Dolar juga penting untuk perdagangan global, digunakan untuk segala hal mulai dari pembuatan faktur dalam bisnis internasional hingga pembelian komoditas, seperti minyak.

Rusia, bagaimanapun, mengklaim beberapa pembeli telah setuju untuk membayar gasnya dalam rubel, sementara Arab Saudi dilaporkan mempertimbangkan untuk menerima mata uang China daripada dolar untuk penjualan minyak ke Beijing di tengah ketegangan dengan Washington.

“Ini adalah senjata yang semakin sering digunakan AS,” kata Perkins. “Selalu ada peringatan kembali setidaknya satu dekade, mengatakan 'Anda tidak dapat terus melakukan ini berulang-ulang' karena pada akhirnya Anda sampai pada titik di mana Anda mengubah status dolar.
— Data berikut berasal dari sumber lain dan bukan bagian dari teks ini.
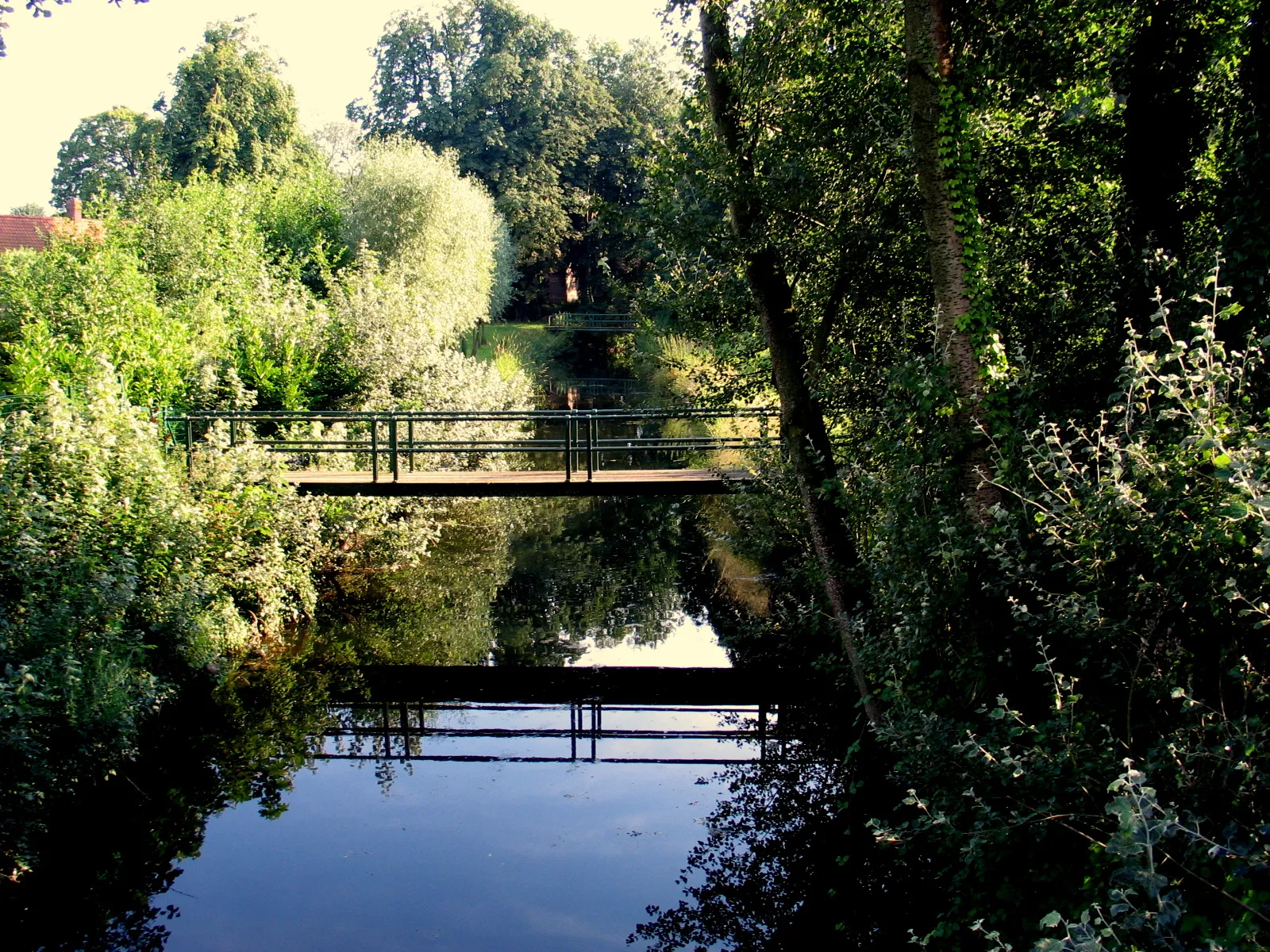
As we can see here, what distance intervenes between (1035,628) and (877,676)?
5.06ft

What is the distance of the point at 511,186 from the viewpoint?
44.5 m

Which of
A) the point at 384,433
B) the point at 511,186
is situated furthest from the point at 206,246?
the point at 511,186

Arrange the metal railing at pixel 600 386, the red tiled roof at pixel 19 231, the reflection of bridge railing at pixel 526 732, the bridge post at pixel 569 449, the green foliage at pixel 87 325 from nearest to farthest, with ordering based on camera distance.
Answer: the reflection of bridge railing at pixel 526 732, the bridge post at pixel 569 449, the green foliage at pixel 87 325, the metal railing at pixel 600 386, the red tiled roof at pixel 19 231

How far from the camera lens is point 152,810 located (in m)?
8.84

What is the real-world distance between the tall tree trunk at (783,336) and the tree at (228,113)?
3154cm

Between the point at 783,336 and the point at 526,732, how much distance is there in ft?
16.1

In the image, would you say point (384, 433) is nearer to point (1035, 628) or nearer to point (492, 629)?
point (492, 629)

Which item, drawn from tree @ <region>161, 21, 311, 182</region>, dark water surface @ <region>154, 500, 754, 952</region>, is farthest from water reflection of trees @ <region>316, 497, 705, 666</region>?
tree @ <region>161, 21, 311, 182</region>

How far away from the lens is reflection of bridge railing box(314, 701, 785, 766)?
1017cm

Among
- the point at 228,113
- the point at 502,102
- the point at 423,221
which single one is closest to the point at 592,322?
the point at 502,102

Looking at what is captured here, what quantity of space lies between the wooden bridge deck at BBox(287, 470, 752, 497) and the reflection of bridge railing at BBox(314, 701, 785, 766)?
272 cm

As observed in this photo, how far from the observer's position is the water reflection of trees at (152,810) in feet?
23.8

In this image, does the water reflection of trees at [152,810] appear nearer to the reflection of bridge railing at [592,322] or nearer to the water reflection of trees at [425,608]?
the water reflection of trees at [425,608]

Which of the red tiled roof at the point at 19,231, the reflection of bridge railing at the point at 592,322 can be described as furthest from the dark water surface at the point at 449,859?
the red tiled roof at the point at 19,231
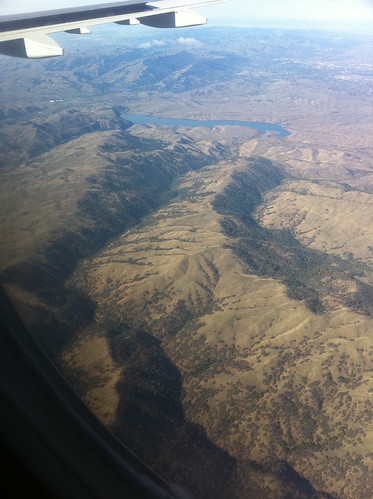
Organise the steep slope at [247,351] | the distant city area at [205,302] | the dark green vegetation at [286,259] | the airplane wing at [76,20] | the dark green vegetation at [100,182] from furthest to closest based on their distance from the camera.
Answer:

Hanya saja ini sangat terkenal.”

Dia mengatakan sekarang ada "titik balik", tetapi menyoroti bahwa setiap pergerakan menjauh dari dolar akan bergerak lambat.

Namun, yang lain skeptis bahwa transformasi besar seperti itu sedang dikerjakan.

Prof Barry Eichengreen, seorang ahli di University of California, Berkeley, mengatakan kemungkinan persenjataan ini mengancam status dolar rendah mengingat kurangnya alternatif yang kredibel.

"AS bergabung dengan kawasan euro, Inggris, dan Jepang, antara lain, dalam menjatuhkan sanksi keuangan," katanya, menambahkan bahwa renminbi China adalah "alternatif yang tidak menarik bagi sebagian besar negara".

“Hanya pemerintah yang ekstrem, seperti Rusia, yang cenderung meningkatkan ketergantungan mereka pada mata uang China secara signifikan.”

Sementara itu Paul Donovan, kepala ekonom UBS Global Wealth Management, mengatakan konsep mata uang cadangan akan menjadi kurang penting karena perdagangan dunia "kemungkinan akan menjadi kurang global dari waktu ke waktu".

“Jika Anda melakukan lebih sedikit perdagangan global, maka pentingnya mata uang faktur global akan berkurang dan bank sentral tidak perlu menyimpan terlalu banyak cadangan devisa.”

Dia percaya ekonomi global tidak akan mengalami perpecahan tetapi efek lokalisasi di mana digitalisasi mengurangi kebutuhan perdagangan fisik dan produksi bergerak lebih dekat ke konsumen, seperti energi bersih daripada gas impor.

“Proses pelokalan adalah sesuatu yang tidak serta merta membagi dunia menjadi dua, tetapi membagi dunia menjadi 196.”